1.1 Dispersion of starting point or destination. We again view the choropleth map, by deviding regions of NYC into geographical blocks and counting the number of trips arriving at / starting from each blocks with the airport as its starting point / destination, respectively. In other words, we fix one side of trip as the airport and are interested in the other side. First we view the choropleth map of trips starting from the airport.

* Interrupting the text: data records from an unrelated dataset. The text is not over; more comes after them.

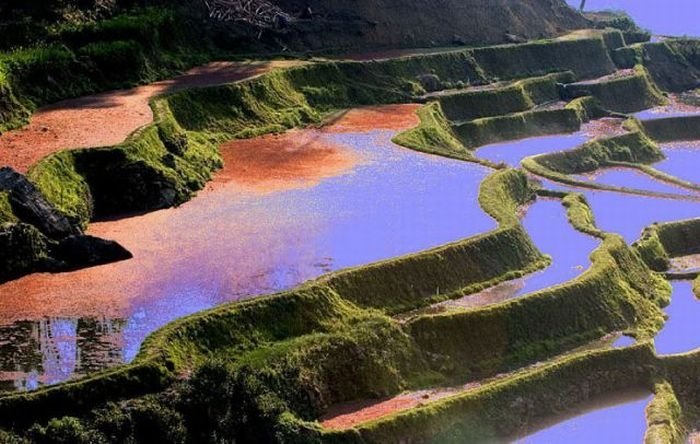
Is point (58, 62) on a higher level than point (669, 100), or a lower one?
higher

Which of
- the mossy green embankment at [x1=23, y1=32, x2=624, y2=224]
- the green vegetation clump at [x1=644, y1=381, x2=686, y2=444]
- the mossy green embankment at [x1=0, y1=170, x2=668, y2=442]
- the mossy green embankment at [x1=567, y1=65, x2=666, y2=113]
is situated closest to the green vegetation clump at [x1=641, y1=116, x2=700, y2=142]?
the mossy green embankment at [x1=567, y1=65, x2=666, y2=113]

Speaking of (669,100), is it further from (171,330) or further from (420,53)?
(171,330)

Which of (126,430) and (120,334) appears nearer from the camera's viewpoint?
(126,430)

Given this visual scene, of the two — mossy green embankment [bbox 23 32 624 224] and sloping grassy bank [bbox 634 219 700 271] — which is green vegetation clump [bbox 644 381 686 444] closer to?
sloping grassy bank [bbox 634 219 700 271]

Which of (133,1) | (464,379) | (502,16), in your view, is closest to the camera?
(464,379)

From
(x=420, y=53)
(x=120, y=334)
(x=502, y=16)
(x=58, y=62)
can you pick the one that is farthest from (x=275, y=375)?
(x=502, y=16)

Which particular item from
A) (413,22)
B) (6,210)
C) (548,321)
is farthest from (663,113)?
(6,210)

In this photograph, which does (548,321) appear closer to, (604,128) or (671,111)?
(604,128)
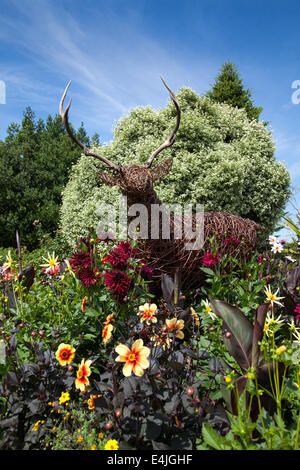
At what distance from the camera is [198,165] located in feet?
23.2

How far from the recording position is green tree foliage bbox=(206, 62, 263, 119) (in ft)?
46.4

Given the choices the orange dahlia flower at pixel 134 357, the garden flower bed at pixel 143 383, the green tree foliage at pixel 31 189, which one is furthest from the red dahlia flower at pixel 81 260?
the green tree foliage at pixel 31 189

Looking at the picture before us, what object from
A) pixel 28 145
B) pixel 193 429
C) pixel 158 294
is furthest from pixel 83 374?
pixel 28 145

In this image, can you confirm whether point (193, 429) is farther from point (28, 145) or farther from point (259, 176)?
point (28, 145)

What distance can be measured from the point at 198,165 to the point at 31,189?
24.9 ft

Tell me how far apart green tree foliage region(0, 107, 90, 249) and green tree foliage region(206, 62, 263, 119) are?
6984 mm

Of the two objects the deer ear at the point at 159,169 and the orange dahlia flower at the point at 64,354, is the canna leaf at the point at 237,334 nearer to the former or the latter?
the orange dahlia flower at the point at 64,354

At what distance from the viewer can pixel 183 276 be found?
11.4 ft

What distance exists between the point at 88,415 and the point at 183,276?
1.95 metres

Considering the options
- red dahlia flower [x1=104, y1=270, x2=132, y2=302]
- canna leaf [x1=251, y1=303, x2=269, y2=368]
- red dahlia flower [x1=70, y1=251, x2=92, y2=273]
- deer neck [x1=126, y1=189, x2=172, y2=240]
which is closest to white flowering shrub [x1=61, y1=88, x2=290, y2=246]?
deer neck [x1=126, y1=189, x2=172, y2=240]

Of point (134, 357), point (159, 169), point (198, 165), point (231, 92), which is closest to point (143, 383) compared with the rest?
point (134, 357)

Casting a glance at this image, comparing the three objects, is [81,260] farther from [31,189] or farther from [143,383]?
[31,189]

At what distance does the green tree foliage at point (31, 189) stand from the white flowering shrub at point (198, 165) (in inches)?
148

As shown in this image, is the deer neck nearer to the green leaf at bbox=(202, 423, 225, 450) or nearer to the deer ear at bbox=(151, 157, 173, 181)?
the deer ear at bbox=(151, 157, 173, 181)
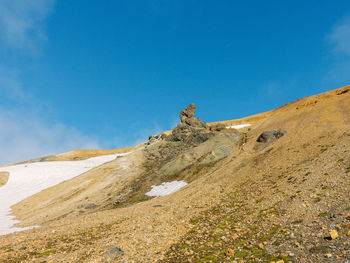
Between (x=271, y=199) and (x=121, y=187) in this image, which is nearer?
(x=271, y=199)

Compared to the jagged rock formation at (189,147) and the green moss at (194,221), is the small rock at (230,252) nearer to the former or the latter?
the green moss at (194,221)

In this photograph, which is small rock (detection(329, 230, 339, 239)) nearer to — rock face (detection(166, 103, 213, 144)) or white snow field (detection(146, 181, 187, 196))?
white snow field (detection(146, 181, 187, 196))

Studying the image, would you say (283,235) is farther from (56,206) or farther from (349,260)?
(56,206)

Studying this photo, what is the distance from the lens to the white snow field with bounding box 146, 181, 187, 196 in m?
36.1

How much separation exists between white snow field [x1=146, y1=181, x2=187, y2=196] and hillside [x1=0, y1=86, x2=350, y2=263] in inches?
52.1

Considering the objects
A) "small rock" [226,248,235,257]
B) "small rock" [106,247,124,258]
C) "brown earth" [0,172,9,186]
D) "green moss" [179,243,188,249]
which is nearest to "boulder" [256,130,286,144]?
"green moss" [179,243,188,249]

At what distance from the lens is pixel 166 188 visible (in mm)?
37875

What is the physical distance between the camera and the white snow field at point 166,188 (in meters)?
36.1

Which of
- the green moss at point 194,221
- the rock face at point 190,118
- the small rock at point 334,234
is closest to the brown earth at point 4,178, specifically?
the rock face at point 190,118

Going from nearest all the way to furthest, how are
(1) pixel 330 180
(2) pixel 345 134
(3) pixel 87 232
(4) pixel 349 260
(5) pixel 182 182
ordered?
1. (4) pixel 349 260
2. (1) pixel 330 180
3. (3) pixel 87 232
4. (2) pixel 345 134
5. (5) pixel 182 182

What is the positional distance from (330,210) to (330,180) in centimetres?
521

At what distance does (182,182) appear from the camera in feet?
127

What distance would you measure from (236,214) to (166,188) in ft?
68.6

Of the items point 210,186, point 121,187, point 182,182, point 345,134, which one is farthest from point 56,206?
point 345,134
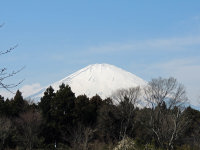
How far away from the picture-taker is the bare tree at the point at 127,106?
36397 millimetres

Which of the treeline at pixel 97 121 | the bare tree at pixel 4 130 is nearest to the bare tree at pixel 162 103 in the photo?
the treeline at pixel 97 121

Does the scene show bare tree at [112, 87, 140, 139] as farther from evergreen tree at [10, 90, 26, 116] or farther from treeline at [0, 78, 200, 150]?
evergreen tree at [10, 90, 26, 116]

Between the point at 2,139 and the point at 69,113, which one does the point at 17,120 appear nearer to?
the point at 2,139

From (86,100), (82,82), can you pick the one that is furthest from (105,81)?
(86,100)

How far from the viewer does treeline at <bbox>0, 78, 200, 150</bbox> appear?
30.9 metres

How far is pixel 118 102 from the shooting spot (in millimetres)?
39594

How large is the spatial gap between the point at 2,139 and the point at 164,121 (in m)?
15.4

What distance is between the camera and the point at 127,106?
37562 millimetres

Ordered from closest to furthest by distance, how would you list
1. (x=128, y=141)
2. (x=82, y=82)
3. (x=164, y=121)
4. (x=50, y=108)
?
(x=128, y=141) < (x=164, y=121) < (x=50, y=108) < (x=82, y=82)

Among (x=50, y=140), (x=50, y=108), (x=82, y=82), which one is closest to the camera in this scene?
(x=50, y=140)

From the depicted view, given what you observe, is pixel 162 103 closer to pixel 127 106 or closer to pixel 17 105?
pixel 127 106

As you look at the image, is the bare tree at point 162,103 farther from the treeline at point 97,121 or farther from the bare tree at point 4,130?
the bare tree at point 4,130

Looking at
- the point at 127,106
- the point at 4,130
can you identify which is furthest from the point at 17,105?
the point at 127,106

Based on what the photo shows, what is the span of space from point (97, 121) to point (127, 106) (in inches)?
147
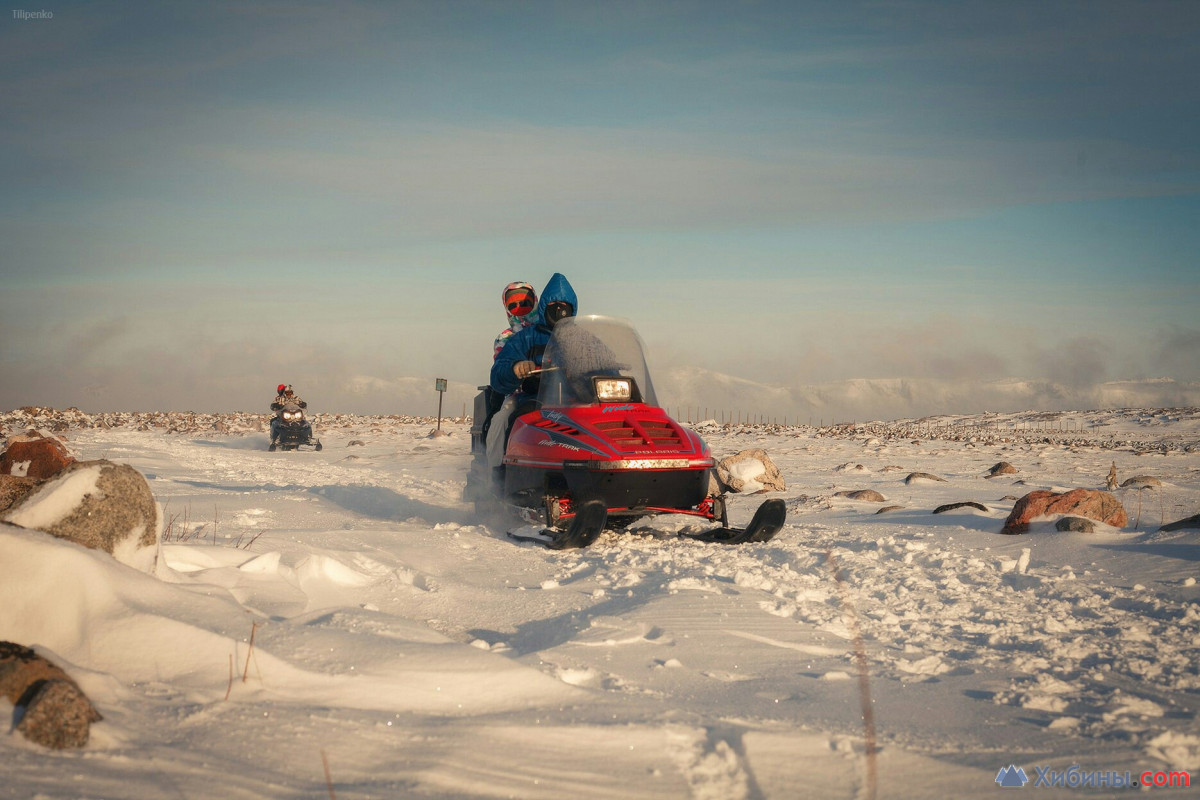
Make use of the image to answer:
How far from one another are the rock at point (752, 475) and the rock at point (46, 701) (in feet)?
34.9

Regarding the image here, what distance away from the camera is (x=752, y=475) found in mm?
12688

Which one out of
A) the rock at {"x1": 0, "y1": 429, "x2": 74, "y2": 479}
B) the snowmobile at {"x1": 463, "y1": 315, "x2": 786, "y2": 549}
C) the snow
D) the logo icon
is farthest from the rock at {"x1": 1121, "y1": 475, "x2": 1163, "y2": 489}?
the rock at {"x1": 0, "y1": 429, "x2": 74, "y2": 479}

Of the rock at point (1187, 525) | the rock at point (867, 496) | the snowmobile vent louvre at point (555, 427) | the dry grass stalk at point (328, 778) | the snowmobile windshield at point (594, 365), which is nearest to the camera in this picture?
the dry grass stalk at point (328, 778)

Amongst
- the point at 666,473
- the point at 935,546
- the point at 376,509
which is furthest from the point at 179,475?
the point at 935,546

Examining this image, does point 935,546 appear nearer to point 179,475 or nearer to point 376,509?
point 376,509

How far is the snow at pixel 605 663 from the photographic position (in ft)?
8.22

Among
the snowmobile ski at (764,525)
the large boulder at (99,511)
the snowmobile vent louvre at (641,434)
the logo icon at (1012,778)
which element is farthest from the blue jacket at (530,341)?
the logo icon at (1012,778)

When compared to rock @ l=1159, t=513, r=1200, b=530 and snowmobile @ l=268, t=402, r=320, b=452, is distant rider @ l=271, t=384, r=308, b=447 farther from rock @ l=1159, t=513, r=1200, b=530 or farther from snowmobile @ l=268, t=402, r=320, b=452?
rock @ l=1159, t=513, r=1200, b=530

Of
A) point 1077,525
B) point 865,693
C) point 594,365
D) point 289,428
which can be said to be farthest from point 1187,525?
point 289,428

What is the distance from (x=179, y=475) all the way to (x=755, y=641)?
499 inches

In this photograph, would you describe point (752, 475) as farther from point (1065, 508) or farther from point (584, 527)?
point (584, 527)

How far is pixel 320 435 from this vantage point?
3331 centimetres

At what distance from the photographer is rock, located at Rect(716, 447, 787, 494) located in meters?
12.6

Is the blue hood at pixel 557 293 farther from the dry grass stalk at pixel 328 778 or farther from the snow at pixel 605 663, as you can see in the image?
the dry grass stalk at pixel 328 778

In the plot, the redder the block is, the larger number it represents; blue color represents smaller number and grey color means no counts of trips in this region. A clearly regional dispersion can be discerned from the choropleth map: Manhattan has the largest numbers of trips (especially midtown), folllowd by north Brooklyn and west Queens; Bronx and Staten Island tends to have the fewest trips. This quite agrees with the Taxi customers density in NYC from the whole dataset. Note that airports themselves also have large number of counts, which can be reasonably accounted by the considerable requirment for people going from one airport to another in NYC to transfer flight.
We also view the choropleth map with the airport as its destination.
It gives us similar regional distributing patterns of counts as the previous plot, except for generally fewer trips in total than the previos plot. A plausibly reason can account for this phenomenon: People just arrive at the city tend to be more tired than those who are about to leave the city, thus they would tend to prefer more comfortable and convenient ways of transportation (like Taxi) than other transportation substitute (like subway or buses).
1.2 Trips distribution along Time of day. We plots higtograms of number of trips in every hour of a day. Trips are grouped by two dimensions: whether it arrives at or starts from the airport, and which airport of JKF / LGA.
Consequently we get four histograms. For each histogram, the veritcal axis denotes time in 24-hour-notation, and the horizontal axis denotes the number of trips. From the histogram, seveal interesing phenomena can be noticed:
In plot (a), most people arrive at the airport evenly from 5am to 5pm, and very few people arrive at the airport form 9pm to 3am. In plot (c), the busy hours are from 8am to 11pm and the non-busy hours are from 1am to 6am. Considering the people usually arrive at the airport 1-2 hours before taking-off and leave the airport about 1 hour after landing, these two histograms properly reflects the density of flights in general.
There are fewer late-night trips for LGA (plot a, c) than JFK (plot b, d). The number of trips starting from / arriving at JFK changes more smoothly than those of LGA. This may due to the fact that JFK mostly holds intenational flights with less stright late-night restrition than LGA, which mostly holds domestic flights.